The unpublished photographs show him sharing a joke with Brigitte Bardot
with whom he starred in Doctor at Sea in 1955. There are also previously
unseen images of a handsome Bogarde relaxing with a cigarette in his
dressing-room in the late 1950s and bespectacled - filming Esther Waters in
1947 - with a block by his shoe to fix his position at a time when cameras
could not move with ease.
The discovery - which also includes images of Gregory Peck, Laurence
Olivier, Kenneth More and Lean, among many other actors and directors - was
made by Morris Bright, while researching Pinewood Studios: 70 Years of
Fabulous Film-making, a lavish 384-page book on the history of the studio
which is published this week.
Speaking to The Times yesterday, he recalled that the images had not been
catalogued and most bore numbers that did not appear to correspond to
anything.
"The old filing cabinets didn't look as if they'd been opened for 30 or 40
years," he said "People had walked past them for years. They were just two
battered old cabinets. I thought I'd seen it all, having written books over
ten years.
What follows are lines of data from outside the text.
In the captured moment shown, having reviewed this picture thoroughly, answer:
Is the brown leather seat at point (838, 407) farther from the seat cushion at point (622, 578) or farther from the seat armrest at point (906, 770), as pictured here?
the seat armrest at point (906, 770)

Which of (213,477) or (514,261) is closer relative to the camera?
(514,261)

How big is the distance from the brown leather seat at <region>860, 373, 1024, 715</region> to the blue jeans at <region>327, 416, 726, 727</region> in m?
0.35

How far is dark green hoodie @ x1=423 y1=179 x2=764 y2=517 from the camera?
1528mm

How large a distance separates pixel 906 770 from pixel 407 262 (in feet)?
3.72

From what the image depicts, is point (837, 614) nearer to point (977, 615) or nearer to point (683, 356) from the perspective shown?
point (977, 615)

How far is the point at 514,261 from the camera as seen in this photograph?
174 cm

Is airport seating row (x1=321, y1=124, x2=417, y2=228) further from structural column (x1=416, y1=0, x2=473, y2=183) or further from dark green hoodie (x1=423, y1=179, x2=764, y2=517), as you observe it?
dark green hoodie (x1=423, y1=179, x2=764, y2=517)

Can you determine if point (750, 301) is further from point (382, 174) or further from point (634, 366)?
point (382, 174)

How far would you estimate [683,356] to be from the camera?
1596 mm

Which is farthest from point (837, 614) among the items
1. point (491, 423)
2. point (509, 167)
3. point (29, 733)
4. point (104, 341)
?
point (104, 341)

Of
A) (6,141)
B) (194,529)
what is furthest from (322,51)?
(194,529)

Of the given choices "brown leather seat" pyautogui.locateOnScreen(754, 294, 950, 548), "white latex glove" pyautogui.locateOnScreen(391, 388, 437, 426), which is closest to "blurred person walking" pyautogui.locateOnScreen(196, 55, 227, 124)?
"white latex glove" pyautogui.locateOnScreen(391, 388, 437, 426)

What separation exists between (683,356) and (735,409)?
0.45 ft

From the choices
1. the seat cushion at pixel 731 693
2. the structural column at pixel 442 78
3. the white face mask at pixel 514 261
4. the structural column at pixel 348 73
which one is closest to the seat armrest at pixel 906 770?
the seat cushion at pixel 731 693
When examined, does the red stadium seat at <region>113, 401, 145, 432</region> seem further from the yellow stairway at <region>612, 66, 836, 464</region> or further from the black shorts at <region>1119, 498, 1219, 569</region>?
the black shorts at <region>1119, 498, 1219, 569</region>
But to stumble across such pictures for the first time is
incredible." He will publish a large number of the photographs for the first
time in his book, which has a foreword by the Oscar-winning actress Dame
Judi Dench, a former Pinewood Studios actress.
She writes in the book: "Such images have been painstakingly researched to
bring us more than just the usual shots of our favourite films and it is
these behind-the-scenes images that really captivate."
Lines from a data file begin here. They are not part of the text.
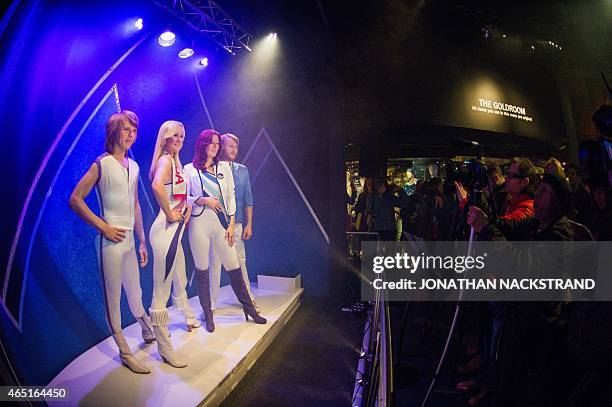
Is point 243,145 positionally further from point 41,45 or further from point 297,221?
point 41,45

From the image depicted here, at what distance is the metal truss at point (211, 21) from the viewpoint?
3.85 metres

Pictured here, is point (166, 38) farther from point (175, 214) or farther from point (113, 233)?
point (113, 233)

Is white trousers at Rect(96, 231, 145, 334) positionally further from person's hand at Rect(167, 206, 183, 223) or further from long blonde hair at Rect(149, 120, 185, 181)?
long blonde hair at Rect(149, 120, 185, 181)

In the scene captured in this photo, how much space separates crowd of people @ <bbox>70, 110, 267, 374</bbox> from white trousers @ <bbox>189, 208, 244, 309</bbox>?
0.03 feet

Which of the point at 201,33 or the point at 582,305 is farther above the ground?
the point at 201,33

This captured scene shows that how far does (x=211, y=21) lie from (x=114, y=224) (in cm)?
309

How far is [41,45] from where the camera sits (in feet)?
7.48

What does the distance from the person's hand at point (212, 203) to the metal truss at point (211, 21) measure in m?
2.14

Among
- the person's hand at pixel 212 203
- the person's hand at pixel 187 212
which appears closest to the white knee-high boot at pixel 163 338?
the person's hand at pixel 187 212

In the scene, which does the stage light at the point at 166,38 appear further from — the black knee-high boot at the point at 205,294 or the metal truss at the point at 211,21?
the black knee-high boot at the point at 205,294

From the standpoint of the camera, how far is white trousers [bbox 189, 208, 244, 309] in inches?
138

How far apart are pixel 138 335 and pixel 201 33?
379 cm

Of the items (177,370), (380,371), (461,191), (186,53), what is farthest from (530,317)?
(186,53)

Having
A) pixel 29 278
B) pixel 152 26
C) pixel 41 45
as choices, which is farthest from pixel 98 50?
pixel 29 278
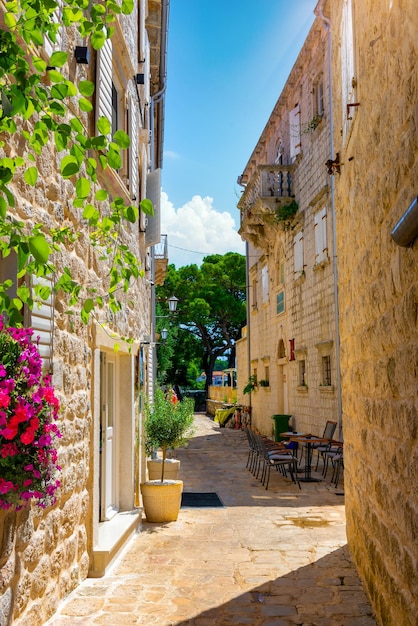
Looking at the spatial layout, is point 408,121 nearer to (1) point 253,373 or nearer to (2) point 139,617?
(2) point 139,617

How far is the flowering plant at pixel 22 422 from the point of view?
2785 millimetres

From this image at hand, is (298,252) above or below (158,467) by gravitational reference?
above

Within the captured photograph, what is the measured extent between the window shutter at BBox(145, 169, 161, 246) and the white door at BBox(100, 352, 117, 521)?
2879 mm

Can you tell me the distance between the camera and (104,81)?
569cm

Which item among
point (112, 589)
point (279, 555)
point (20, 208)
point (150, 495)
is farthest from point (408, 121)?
point (150, 495)

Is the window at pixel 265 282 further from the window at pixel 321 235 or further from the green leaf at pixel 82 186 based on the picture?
the green leaf at pixel 82 186

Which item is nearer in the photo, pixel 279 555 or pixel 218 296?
pixel 279 555

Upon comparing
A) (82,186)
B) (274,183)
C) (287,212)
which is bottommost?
(82,186)

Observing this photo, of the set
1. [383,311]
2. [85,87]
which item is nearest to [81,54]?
[85,87]

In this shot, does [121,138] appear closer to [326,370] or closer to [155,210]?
[155,210]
Other unpublished images show Trevor Howard - who made his name as the
romantic lead in Lean's Brief Encounter in 1945 - messing about with the
beautiful French actress Anouk Aimée, showing her the finer points of
cricket during a break in filming Golden Salamander in 1949.
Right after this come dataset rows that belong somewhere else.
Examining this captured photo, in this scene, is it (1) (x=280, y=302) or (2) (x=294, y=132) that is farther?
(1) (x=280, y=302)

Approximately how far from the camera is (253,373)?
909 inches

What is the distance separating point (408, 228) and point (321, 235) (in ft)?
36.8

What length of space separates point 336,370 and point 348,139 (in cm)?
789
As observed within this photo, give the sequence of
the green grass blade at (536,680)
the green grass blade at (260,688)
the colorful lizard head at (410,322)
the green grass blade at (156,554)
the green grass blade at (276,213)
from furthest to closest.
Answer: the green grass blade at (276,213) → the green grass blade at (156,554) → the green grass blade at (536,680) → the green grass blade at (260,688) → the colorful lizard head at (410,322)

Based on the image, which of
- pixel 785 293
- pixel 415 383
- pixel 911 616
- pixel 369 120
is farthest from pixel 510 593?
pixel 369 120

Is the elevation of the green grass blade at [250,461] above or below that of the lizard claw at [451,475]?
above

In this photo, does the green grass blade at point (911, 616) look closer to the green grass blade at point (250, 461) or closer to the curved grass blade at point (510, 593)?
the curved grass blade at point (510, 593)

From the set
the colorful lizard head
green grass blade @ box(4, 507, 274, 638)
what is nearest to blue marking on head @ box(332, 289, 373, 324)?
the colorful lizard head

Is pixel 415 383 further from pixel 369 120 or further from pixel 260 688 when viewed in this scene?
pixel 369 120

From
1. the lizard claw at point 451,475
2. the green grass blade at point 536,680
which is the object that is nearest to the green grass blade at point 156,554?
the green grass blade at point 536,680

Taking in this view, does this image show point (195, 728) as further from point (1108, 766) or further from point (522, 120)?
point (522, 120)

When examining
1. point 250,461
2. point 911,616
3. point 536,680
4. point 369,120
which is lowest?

Directors also feature prominently in the archive. Alfred Hitchcock, master
of the thriller genre, was caught unawares while in a music recording
session for Frenzy, his first British film in two decades, made at Pinewood
in 1971.
On being shown the photographs of Hitchcock and Bogarde, John Russell
Taylor, the film historian, said: "I have never seen any of these images
before. The Hitchcock one is particularly interesting because it's quite
rare to have him caught off-guard and looking like a person, rather than
playing Alfred Hitchcock, which is what he usually did."